(Spatial relation data)
[Start]
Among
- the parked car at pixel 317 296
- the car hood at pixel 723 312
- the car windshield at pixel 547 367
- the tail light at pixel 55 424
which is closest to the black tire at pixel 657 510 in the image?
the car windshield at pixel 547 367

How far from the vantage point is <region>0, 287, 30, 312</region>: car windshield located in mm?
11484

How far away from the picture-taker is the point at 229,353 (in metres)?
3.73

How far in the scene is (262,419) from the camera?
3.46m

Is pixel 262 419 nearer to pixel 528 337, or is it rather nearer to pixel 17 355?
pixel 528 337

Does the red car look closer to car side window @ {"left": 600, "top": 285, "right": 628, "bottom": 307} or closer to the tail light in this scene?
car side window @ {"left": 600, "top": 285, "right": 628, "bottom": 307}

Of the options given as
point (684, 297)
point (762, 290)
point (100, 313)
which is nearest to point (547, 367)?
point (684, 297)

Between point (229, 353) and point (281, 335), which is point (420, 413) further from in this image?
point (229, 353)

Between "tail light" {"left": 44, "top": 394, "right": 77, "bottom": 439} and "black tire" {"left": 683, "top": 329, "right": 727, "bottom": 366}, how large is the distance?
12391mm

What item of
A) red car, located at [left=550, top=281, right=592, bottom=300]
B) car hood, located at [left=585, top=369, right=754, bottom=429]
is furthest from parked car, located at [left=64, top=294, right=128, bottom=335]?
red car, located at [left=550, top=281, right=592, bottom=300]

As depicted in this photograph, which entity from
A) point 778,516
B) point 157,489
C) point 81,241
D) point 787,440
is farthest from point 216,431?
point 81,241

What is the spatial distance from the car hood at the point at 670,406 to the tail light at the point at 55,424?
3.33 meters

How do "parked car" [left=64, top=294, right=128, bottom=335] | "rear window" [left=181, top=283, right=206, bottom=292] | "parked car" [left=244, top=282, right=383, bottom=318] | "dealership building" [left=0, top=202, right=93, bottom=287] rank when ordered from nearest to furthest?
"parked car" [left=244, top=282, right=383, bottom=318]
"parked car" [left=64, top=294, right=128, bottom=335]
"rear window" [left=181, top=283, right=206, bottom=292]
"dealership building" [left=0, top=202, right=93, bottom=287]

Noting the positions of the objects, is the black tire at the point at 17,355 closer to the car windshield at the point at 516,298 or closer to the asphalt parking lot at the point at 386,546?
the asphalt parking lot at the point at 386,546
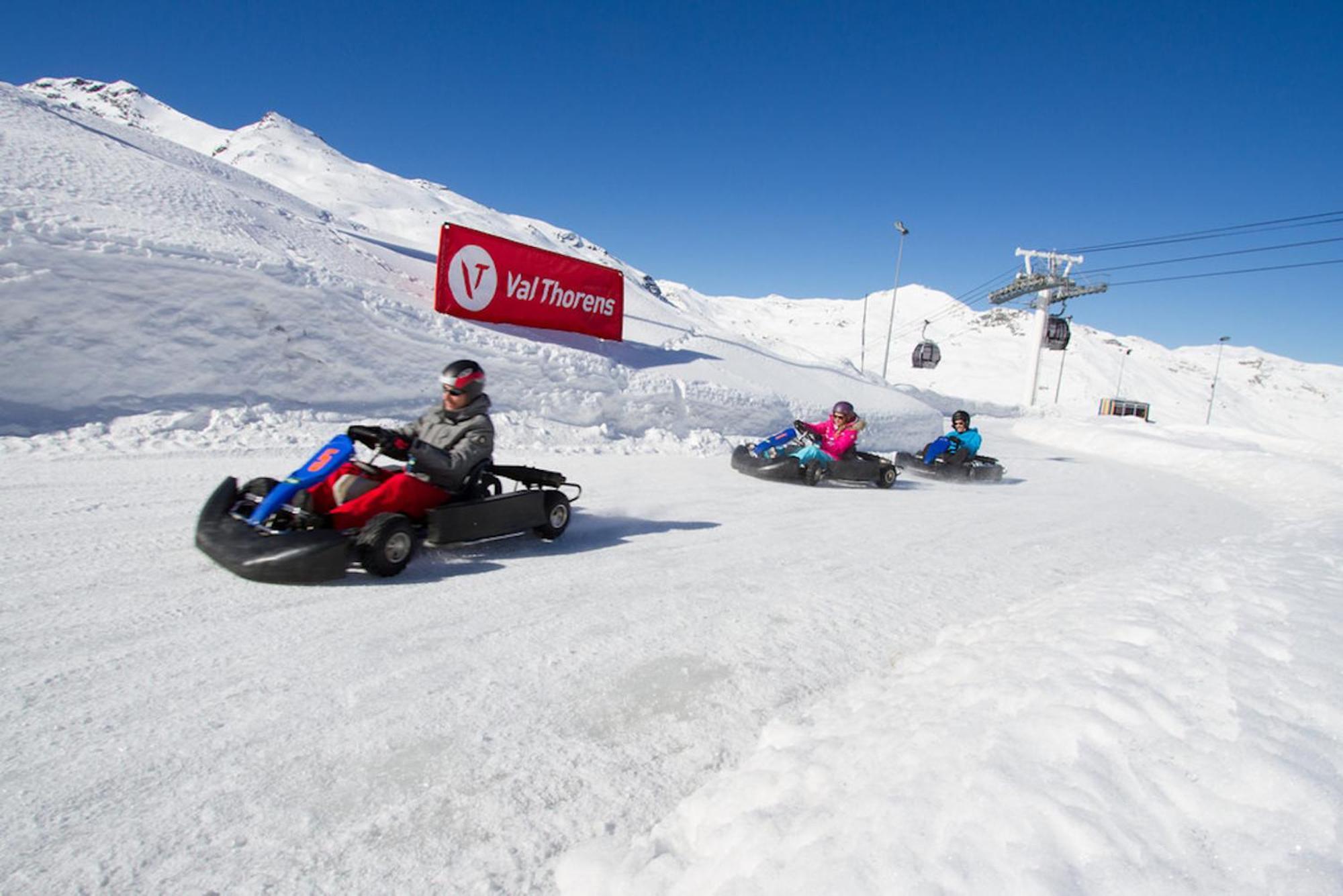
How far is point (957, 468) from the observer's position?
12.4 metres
[End]
[Start]
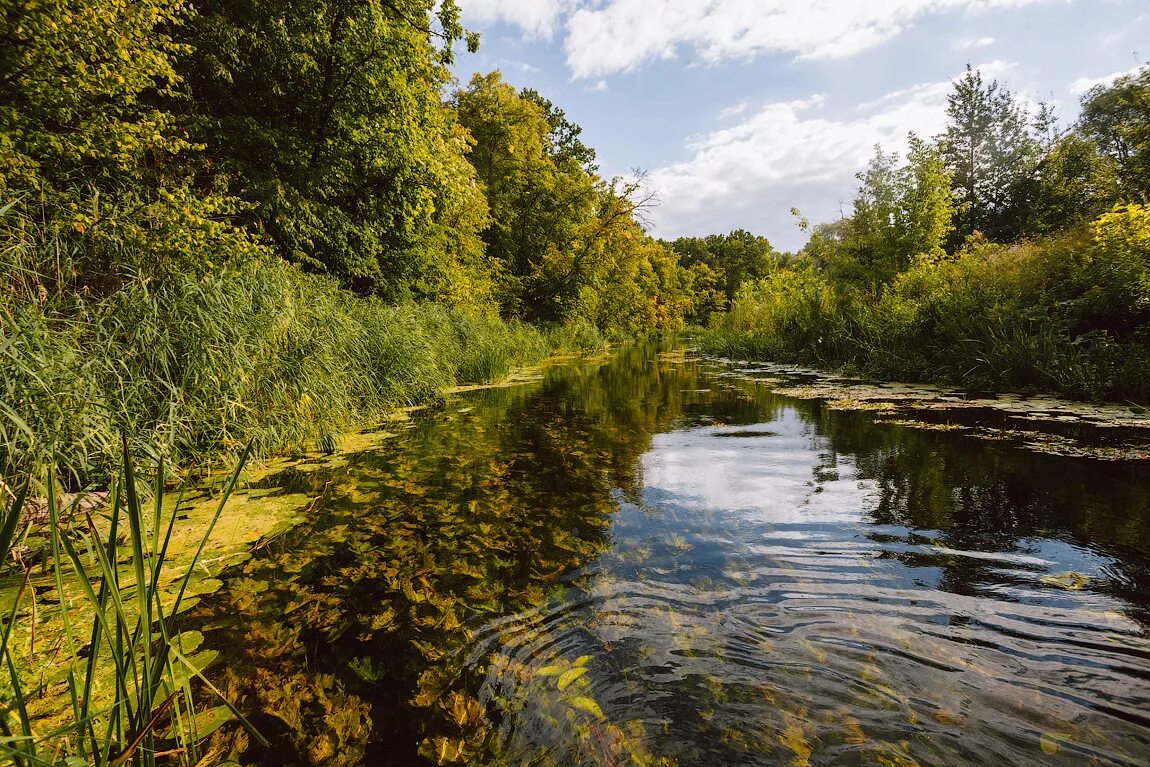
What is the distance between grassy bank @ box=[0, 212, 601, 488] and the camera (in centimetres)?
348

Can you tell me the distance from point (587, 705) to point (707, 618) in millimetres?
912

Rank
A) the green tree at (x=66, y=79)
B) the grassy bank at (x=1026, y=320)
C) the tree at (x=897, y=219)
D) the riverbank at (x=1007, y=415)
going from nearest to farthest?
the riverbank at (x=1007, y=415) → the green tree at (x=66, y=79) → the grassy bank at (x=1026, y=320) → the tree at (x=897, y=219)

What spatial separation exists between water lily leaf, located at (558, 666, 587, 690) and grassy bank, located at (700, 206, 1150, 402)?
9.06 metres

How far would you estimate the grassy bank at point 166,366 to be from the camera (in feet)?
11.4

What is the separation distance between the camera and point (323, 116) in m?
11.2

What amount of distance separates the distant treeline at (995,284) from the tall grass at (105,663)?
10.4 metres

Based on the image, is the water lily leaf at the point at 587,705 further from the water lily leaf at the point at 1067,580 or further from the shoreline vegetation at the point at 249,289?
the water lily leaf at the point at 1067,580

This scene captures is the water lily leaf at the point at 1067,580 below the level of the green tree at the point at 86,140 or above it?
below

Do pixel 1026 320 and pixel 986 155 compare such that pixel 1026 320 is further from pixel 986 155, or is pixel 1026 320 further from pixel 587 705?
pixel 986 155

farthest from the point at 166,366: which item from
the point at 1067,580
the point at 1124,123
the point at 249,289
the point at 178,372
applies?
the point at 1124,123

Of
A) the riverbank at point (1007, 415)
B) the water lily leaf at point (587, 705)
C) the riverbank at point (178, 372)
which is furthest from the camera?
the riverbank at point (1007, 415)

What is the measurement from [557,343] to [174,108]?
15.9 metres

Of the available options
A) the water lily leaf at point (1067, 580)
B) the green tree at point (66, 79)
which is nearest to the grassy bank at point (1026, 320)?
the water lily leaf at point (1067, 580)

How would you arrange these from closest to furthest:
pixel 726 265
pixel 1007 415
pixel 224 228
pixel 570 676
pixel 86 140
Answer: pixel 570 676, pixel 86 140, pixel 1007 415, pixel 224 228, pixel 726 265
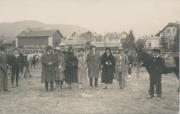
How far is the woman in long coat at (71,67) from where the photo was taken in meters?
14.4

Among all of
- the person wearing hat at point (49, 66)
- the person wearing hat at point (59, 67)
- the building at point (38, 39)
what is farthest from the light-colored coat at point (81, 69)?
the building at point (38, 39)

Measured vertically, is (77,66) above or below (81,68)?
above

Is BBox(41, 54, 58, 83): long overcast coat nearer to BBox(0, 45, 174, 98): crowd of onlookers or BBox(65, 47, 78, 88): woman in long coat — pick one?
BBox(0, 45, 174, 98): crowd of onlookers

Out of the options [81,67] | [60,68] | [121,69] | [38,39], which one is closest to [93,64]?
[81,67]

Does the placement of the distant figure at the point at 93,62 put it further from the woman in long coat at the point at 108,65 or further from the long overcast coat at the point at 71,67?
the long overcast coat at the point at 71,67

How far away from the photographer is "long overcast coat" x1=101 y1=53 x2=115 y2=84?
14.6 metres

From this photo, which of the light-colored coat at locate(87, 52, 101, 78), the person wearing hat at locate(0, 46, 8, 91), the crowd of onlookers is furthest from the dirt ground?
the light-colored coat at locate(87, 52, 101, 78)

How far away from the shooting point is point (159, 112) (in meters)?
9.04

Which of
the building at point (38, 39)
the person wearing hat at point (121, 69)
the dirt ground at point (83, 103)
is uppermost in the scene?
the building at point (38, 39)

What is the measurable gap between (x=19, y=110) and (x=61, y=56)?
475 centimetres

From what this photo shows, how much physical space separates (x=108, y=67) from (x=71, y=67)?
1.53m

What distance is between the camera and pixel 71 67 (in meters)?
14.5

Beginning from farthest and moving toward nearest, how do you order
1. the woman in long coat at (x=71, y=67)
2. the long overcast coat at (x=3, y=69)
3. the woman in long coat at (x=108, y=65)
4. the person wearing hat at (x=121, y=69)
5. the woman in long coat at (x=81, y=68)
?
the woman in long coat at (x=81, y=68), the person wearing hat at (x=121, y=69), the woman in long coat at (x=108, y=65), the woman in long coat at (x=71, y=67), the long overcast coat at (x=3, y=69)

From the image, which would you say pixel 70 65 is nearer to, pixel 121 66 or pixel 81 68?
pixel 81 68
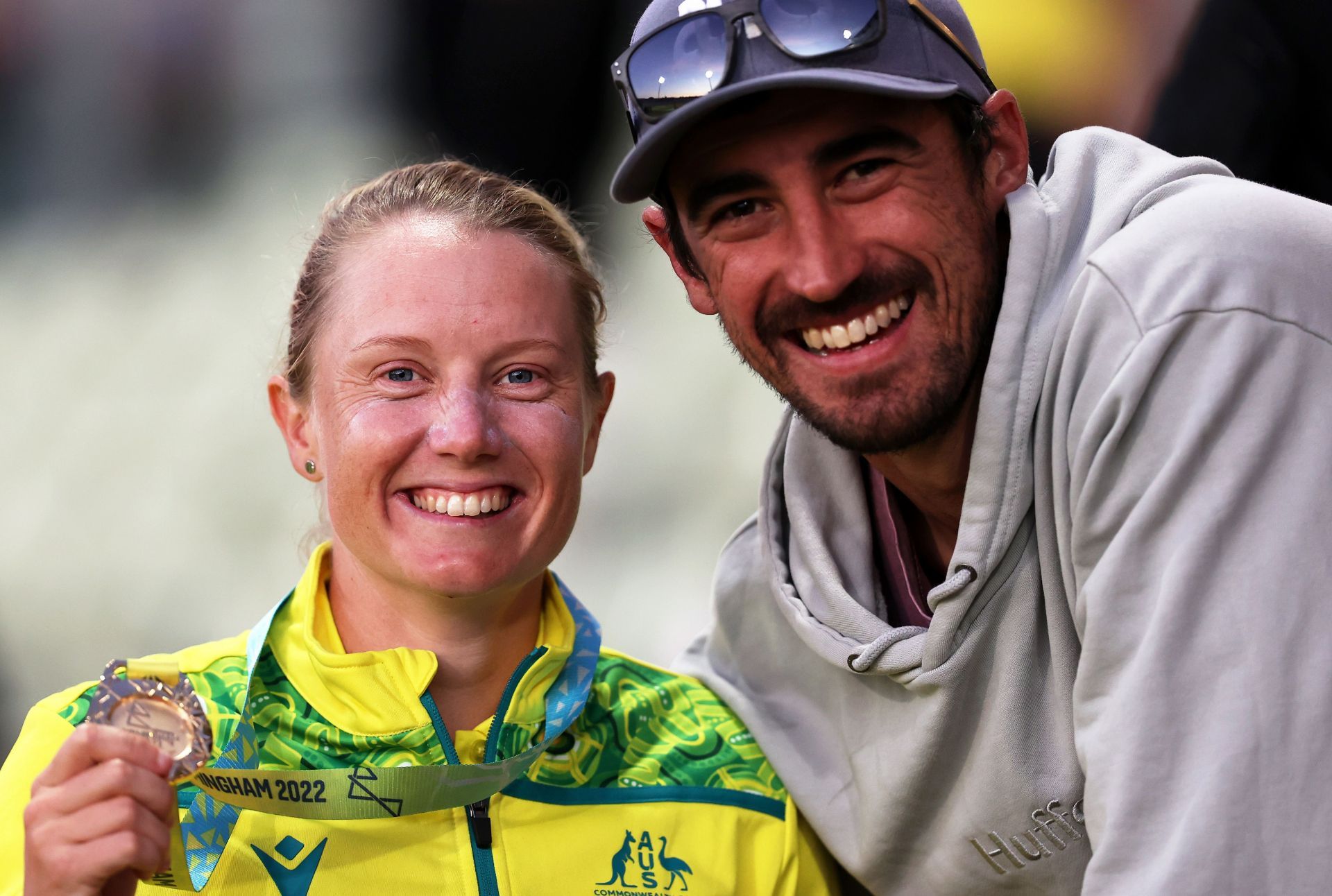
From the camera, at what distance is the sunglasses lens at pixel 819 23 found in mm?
[End]
**TASK PROMPT**
Report how many lines of the entries above contain the string "BBox", treating uppercase and lowercase as different, and give only that number.

**ANSWER TO THIS TASK**
2